Tuesday, September 15th, 2009

A couple estates have been in the news recently.

Mississippi native Steve McNair’s wife recently filed an inventory in his estate. According to the inventory, the estate’s estimated value is $19.6 million. I’m curious how much legal fees have been incurred by McNair’s failure to leave a Will. An inventory is often waived in a Will. Since McNair died intestate (without a will) his administrator, in this case his wife, was required to provide an inventory to the court. In an estate the size of McNair’s, this was probably costly, or at the very least time consuming.

Also in the news is the battle among Martin Luther King, Jr.’s heirs. I’ll bet Martin Luther King, Jr., one of the great men in our country’s history, never dreamed his family would fight over his estate one day. This is yet another example of the importance planning your estate. Who says probate isn’t interesting?

Deceased Mayor Melton Died Intestate

Thursday, August 20th, 2009

Deceased former Jackson mayor Frank Melton couldn’t stay out of court the last few years of his life and he left the door wide open to stay in Court even after his death since, according to this article in the Clarion Ledger, he did not have a Last Will & Testament.

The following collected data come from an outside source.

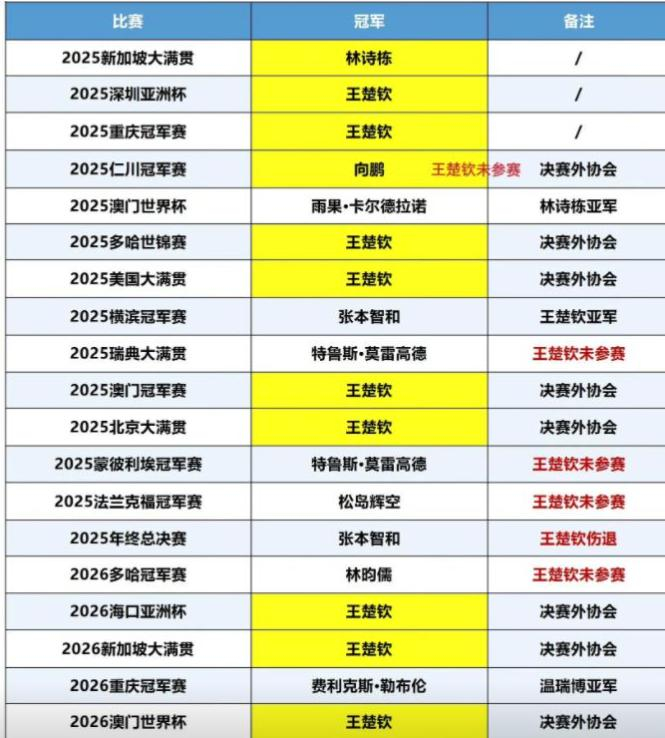 | 比赛 | 冠军 | 备注 |
|---|---|---|
| 2025新加坡大满贯 | 林诗栋 | / |
| 2025深圳亚洲杯 | 王楚钦 | / |
| 2025重庆冠军赛 | 王楚钦 | / |
| 2025仁川冠军赛 | 向鹏 王楚钦未参赛 | 决赛外协会 |
| 2025澳门世界杯 | 雨果·卡尔德拉诺 | 林诗栋亚军 |
| 2025多哈世锦赛 | 王楚钦 | 决赛外协会 |
| 2025美国大满贯 | 王楚钦 | 决赛外协会 |
| 2025横滨冠军赛 | 张本智和 | 王楚钦亚军 |
| 2025瑞典大满贯 | 特鲁斯·莫雷高德 | 王楚钦未参赛 |
| 2025澳门冠军赛 | 王楚钦 | 决赛外协会 |
| 2025北京大满贯 | 王楚钦 | 决赛外协会 |
| 2025蒙彼利埃冠军赛 | 特鲁斯·莫雷高德 | 王楚钦未参赛 |
| 2025法兰克福冠军赛 | 松岛辉空 | 王楚钦未参赛 |
| 2025年终总决赛 | 张本智和 | 王楚钦伤退 |
| 2026多哈冠军赛 | 林昀儒 | 王楚钦未参赛 |
| 2026海口亚洲杯 | 王楚钦 | 决赛外协会 |
| 2026新加坡大满贯 | 王楚钦 | 决赛外协会 |
| 2026重庆冠军赛 | 费利克斯·勒布伦 | 温瑞博亚军 |
| 2026澳门世界杯 | 王楚钦 | 决赛外协会 |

For a man of Melton’s wealth, dying intestate (without a Will), was really inexcusable, especially with his seemingly complex family situation. Melton lived in Jackson, and his wife lived in Texas.

Melton’s estate is being probated in Texas, even though he claimed to be a resident of Mississippi, lived in Mississippi, and died in Mississippi. Had the estate been probated in Mississippi, his children would have stood to inherit a third of his estate, but according to Chris Joyner’s article, Melton’s wife stands to inherit more by probating the Will in Texas. In some situations, a mess like this would lead to a contested estate. In this case it has not. Yet.

A Last Will & Testament could have clarified the jurisdiction issue by a declaration of residency. It could also have settled any questions regarding the distribution of Melton’s assets among his heirs.

How would Melton want his estate dispersed? In all likelihood, no one will ever know, because he died without a Will.

Good Bookkeeping Essential for Executors and Personal Representatives

Tuesday, August 18th, 2009

While it is a common practice in the drafting of wills for the testator to waive accounting and inventory in the probate of the estate, that does not mean the other beneficiaries lose the right to object to the mismanagement of the Estate. In Estate of Thomas: Thomas v. Thoms et al., No. 2008-CA-00462-COA, the will contained a similar waiver of accounting. However, when the executor filed his Petition to Close Estate and Discharge Executor, his siblings objected, alleging maladministration of the Estate. The Court ordered the Executor to file an inventory and accounting. Following a trial on the matter and a lengthy review of the accounting  the Court surcharged the Executor $267,477.41, representing the amount of expenditures for which the chancellor could not determine the purpose of the expense. In its findings, the Court gave a detailed account for those expenses listed in the accounting for which the Executor had established a legitimate estate purpose. However, there were other expenses for which the Executor’s records did not contain a purpose for the expense:

The Court will not make further assumptions about the purpose of the remaining checks written on the Estate’s checking account given the complete incomprehensibility of the so-called accounting and the amount of time and the number of opportunities  had to prepare an accounting.

The Chancery Court further stated:

The Court has painstakingly gone through the so-called accounting filed by the Executor and the copies of the more than 1,200 checks written by the Executor on the Estate’s checking account, most of which contain nothing whatsoever on the “memo line.” The Court is asked by [John] to approve his so-called accounting, but to do so would be to approve the unknown; what was the money spent for and where did it come from. The Court cannot approve such an accounting.

The Court of Appeals of Mississippi upheld the chancellor’s decision. Executors and probate attorneys should take note. Even in seemingly simple probates, it is important to keep detailed records regarding expenses. Use that memo line!